MOSCOW, January 29 (Sputnik) — Austrian oil and gas company OMV is reducing its annual investments by $0.9-1.4 billion in 2015-2017 amid falling oil prices, the company announced in a press release Thursday.
The investment volumes will be reduced to $2.5-3 billion from a projected $3.9 billion, according to the statement.
"We are prepared to make further reductions to our investment program, if required. Our solid financing structure and comfortable liquidity position means that we are well-equipped for the future," Davies said.
Davies added that the company's production growth will slow due to the stalling of several projects. The previous target of 400,000 barrels of oil equivalent per day, projected for 2016, will not be reached.
Earlier on Thursday, Anglo-Dutch oil company Shell announced it would cut spending by $15 billion over the next three years.
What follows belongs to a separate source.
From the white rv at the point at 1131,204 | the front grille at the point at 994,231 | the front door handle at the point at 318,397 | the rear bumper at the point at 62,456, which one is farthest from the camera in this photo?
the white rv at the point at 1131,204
Several other energy giants, including Premier Oil, Tullow Oil and BP, have also been cutting their expenses by putting new projects on hold and laying off hundreds of workers. Earlier in January, the world's largest oil service company, Schlumberger, announced that it would cut 9,000 jobs.
During a November 2014 meeting, the Organization of the Petroleum Exporting Countries (OPEC) announced it would not cut oil production levels to stabilize prices. Global repercussions from this decision included rapidly falling prices, an oil supply glut and little hope for prices to rise in the near future.